---------- Excerpt to read

What is the heartbeat timeout? If it is not set the heartbeats are ignored.

heartbeat timeout is set to 2 * time.Minute

Would you post the history of such a stuck workflow?

see json export here

between 1:42 and 2:05 and 2:25 - 2:48 nothing happened

Could you post the eventId of these events? The timestamps in the JSON version of the history are not as friendly.

Most visible on 2848/2849
others 2812/2813 and 2824/2825

best way to grep for “activity timeout” - all those activities took extremely high amount of time between start and completion.

For example expected time of execution is like 2655/2656.

I has nothing to do with CPU throttling - both CPU on temporal and activity executor were almost idle at the time of execution

I do also have persistence errors on GetTasks even if no workflows are running - may it be related/expected?

I don’t see anything wrong from the Temporal side. The activity was scheduled at 1622115270 (11:34:30 AM). Then it timed out due to TIMEOUT_TYPE_HEARTBEAT and then retried at 1622115573 (11:39:33 AM) and completed successfully at 1622119682 (12:48:02 PM).

I found 21 activity that has attempt == 2. So there were quite a few retries that contributed to the latency.

  {
    "eventId": "12",
    "eventTime": {
      "seconds": "1622115270",
      "nanos": 334989911
    },
    "eventType": "EVENT_TYPE_ACTIVITY_TASK_SCHEDULED",
    "version": "0",
    "taskId": "2468347920",
    "activityTaskScheduledEventAttributes": {
      "activityId": "12",
      "activityType": {
        "name": "fcm-sending"

--------------------
---------- Provided material

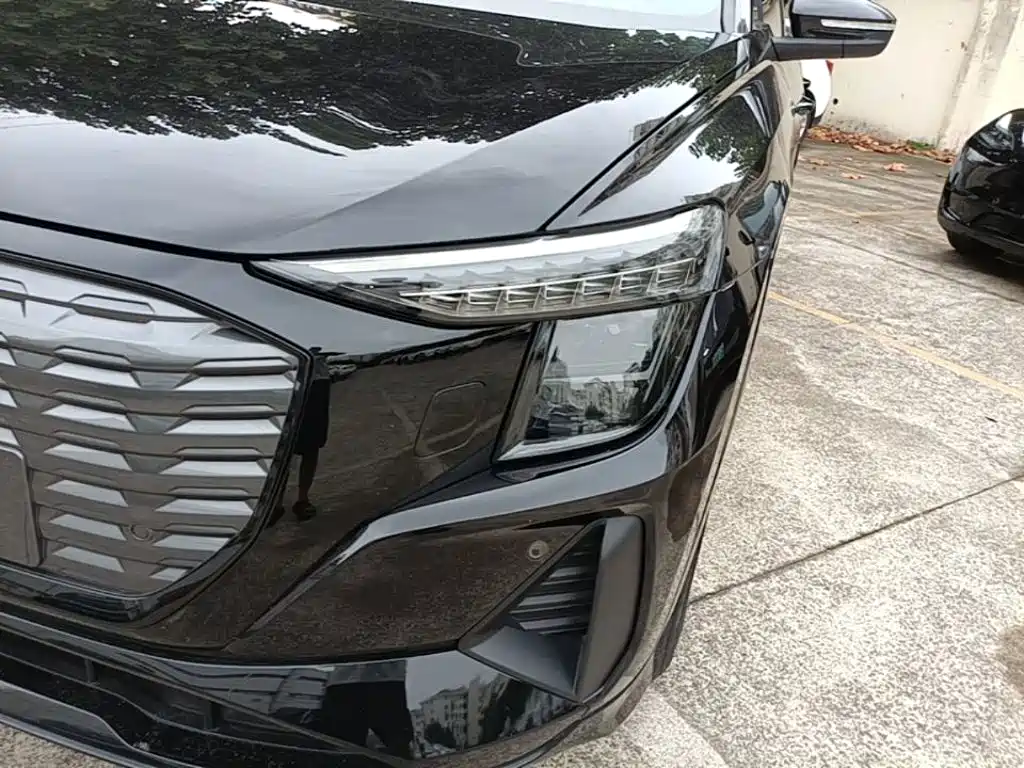 Audi Q5 e-tron 2023 2023 40 e-tron Starlight Edition Brocade Package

--------------------

■ **Task**
Copy the part of the heartbeat timeout thread between "Could you post" and "is like 2655/2656.", inclusive, word for word.

■ **Output of the task**
Could you post the eventId of these events? The timestamps in the JSON version of the history are not as friendly.

Most visible on 2848/2849
others 2812/2813 and 2824/2825

best way to grep for “activity timeout” - all those activities took extremely high amount of time between start and completion.

For example expected time of execution is like 2655/2656.